Below are entries; copy exactly the lines from the one with "genus: Pekania" through the one with "category: possum", both included, and leave out the rest.

Dataset excerpts START

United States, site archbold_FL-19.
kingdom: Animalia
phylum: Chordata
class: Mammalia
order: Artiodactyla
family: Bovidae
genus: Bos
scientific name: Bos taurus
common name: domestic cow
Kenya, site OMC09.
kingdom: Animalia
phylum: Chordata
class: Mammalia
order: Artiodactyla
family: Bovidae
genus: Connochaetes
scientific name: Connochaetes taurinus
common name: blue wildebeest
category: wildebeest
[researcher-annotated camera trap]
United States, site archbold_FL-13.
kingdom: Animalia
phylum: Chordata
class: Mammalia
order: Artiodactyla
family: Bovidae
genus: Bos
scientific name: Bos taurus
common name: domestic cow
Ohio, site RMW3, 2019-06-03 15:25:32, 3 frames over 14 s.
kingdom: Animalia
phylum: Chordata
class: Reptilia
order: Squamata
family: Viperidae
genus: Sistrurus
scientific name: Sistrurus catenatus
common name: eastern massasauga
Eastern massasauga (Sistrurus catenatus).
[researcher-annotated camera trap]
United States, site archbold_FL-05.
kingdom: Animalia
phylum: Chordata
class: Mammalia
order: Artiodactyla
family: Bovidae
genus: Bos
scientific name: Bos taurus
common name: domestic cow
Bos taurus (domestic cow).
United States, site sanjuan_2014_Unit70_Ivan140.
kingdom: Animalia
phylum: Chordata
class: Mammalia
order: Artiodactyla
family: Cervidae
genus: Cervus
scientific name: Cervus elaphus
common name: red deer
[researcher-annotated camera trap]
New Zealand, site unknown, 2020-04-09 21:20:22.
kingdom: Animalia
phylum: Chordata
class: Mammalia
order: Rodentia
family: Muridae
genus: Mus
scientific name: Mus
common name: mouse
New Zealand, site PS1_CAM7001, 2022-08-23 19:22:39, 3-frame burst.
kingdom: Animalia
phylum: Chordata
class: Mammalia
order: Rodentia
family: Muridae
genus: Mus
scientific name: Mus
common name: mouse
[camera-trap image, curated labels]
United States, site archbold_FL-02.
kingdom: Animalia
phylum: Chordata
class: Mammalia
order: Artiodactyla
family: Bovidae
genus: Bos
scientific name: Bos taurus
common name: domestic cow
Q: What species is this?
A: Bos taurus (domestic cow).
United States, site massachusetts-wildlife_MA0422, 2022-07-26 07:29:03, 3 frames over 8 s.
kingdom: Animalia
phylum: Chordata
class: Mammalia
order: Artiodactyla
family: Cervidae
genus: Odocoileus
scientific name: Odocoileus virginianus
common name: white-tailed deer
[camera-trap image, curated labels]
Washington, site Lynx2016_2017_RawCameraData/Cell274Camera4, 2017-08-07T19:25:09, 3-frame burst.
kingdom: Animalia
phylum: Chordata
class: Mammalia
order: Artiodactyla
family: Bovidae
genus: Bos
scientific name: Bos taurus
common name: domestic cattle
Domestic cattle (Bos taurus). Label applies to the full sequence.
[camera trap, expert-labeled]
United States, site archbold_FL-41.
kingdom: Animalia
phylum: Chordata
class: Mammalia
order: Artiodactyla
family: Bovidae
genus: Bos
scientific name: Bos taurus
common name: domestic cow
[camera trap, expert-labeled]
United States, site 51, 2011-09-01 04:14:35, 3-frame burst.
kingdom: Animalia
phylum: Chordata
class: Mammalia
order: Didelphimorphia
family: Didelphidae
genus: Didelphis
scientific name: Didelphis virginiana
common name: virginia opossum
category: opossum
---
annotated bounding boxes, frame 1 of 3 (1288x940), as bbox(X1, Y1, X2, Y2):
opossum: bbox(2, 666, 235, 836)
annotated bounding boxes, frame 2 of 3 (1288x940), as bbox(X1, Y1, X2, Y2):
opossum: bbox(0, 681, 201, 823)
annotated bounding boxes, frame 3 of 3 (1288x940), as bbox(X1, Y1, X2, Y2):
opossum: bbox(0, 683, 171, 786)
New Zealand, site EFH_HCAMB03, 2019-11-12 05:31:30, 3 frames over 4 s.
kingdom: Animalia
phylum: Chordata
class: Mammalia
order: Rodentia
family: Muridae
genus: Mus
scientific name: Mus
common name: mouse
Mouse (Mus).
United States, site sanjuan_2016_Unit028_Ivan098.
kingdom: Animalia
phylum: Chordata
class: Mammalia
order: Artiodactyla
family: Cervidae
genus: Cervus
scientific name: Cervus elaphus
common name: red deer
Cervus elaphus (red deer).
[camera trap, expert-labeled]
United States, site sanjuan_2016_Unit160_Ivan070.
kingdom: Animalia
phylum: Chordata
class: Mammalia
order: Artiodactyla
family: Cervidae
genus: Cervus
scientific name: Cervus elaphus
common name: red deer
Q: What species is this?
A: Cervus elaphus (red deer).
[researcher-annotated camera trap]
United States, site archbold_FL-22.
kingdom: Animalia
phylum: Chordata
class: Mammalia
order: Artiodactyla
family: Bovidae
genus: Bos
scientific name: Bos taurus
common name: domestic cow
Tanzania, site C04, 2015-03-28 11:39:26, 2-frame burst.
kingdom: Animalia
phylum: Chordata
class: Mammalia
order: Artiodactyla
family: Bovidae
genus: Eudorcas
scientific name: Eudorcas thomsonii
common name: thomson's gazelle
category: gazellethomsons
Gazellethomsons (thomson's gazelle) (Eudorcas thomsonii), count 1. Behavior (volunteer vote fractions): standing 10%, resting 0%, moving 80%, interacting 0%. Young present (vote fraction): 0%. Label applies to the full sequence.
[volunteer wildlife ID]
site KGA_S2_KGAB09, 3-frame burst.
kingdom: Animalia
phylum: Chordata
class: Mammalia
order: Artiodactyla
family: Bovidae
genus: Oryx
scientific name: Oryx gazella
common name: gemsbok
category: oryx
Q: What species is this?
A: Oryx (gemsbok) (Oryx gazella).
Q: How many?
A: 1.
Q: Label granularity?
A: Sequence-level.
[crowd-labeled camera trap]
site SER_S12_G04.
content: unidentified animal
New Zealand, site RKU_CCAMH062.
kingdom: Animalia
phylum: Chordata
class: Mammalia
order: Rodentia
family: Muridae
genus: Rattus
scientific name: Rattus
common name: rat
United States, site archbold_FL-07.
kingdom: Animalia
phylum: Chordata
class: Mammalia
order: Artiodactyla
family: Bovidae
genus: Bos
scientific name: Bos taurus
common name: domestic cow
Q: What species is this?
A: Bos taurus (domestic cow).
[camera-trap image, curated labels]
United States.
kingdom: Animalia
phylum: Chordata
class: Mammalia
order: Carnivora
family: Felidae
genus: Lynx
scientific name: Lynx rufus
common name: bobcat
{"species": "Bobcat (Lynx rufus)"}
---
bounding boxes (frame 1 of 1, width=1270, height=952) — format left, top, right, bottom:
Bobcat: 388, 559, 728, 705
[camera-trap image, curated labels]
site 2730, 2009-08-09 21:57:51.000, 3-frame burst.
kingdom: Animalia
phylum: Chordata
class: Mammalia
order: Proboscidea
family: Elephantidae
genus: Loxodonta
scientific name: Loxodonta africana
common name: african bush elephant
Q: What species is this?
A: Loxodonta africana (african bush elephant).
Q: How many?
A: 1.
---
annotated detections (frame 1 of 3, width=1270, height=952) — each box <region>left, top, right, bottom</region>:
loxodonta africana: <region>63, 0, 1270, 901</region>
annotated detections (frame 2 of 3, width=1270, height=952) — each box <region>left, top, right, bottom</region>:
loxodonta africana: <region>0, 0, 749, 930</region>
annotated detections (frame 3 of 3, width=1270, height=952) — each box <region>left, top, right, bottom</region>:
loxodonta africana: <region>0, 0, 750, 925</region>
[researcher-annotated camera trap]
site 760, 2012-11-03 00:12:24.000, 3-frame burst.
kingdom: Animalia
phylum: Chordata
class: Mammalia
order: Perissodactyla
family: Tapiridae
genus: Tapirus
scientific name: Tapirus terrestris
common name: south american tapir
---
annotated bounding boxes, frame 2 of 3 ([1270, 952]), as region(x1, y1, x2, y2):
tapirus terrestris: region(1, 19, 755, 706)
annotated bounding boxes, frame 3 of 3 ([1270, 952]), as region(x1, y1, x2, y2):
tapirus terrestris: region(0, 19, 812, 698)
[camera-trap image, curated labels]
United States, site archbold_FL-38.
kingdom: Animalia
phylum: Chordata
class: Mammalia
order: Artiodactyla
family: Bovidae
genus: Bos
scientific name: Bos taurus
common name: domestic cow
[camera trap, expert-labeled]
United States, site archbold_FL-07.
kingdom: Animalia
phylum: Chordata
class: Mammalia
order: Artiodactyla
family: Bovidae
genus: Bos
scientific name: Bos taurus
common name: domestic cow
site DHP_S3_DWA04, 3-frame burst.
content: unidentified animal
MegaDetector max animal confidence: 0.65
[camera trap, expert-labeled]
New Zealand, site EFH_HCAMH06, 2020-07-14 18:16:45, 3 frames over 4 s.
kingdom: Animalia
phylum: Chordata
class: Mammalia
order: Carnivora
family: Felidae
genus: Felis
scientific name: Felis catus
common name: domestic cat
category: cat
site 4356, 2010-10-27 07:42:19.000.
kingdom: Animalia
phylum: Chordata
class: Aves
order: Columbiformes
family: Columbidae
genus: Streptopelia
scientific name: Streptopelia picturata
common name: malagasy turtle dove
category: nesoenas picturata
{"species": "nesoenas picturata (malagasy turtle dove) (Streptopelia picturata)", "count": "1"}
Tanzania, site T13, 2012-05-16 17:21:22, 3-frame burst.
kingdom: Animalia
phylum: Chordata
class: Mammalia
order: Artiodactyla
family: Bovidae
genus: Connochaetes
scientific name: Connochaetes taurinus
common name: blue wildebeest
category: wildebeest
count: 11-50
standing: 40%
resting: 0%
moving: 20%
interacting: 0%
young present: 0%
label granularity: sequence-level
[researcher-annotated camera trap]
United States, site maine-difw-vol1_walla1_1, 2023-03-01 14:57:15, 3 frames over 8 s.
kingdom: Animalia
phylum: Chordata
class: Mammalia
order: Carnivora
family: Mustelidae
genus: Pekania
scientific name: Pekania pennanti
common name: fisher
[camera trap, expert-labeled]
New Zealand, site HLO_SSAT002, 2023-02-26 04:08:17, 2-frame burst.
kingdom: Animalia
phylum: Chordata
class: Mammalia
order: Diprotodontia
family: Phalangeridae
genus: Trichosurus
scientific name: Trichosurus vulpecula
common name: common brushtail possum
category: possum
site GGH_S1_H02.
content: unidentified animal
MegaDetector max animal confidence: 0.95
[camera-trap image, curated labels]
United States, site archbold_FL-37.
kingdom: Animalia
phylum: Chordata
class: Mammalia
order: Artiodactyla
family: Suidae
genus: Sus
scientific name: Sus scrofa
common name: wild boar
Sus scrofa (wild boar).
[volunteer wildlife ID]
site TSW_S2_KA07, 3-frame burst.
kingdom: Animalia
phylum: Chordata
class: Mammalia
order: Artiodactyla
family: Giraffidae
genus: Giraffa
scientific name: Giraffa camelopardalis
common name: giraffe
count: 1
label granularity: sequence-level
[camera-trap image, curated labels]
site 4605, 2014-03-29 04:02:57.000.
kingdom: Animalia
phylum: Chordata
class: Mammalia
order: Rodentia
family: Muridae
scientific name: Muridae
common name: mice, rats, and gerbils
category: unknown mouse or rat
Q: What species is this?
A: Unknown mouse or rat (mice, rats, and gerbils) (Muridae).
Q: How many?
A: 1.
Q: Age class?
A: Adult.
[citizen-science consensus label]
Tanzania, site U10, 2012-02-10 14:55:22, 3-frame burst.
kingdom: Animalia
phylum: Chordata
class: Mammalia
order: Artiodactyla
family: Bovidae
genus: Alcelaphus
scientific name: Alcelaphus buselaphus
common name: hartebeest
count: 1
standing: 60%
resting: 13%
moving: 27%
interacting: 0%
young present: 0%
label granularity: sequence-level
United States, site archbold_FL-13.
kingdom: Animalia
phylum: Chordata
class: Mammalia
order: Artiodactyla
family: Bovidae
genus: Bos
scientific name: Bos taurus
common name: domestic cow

Dataset excerpts END

> _Result of the task_:
genus: Pekania
scientific name: Pekania pennanti
common name: fisher
[camera trap, expert-labeled]
New Zealand, site HLO_SSAT002, 2023-02-26 04:08:17, 2-frame burst.
kingdom: Animalia
phylum: Chordata
class: Mammalia
order: Diprotodontia
family: Phalangeridae
genus: Trichosurus
scientific name: Trichosurus vulpecula
common name: common brushtail possum
category: possum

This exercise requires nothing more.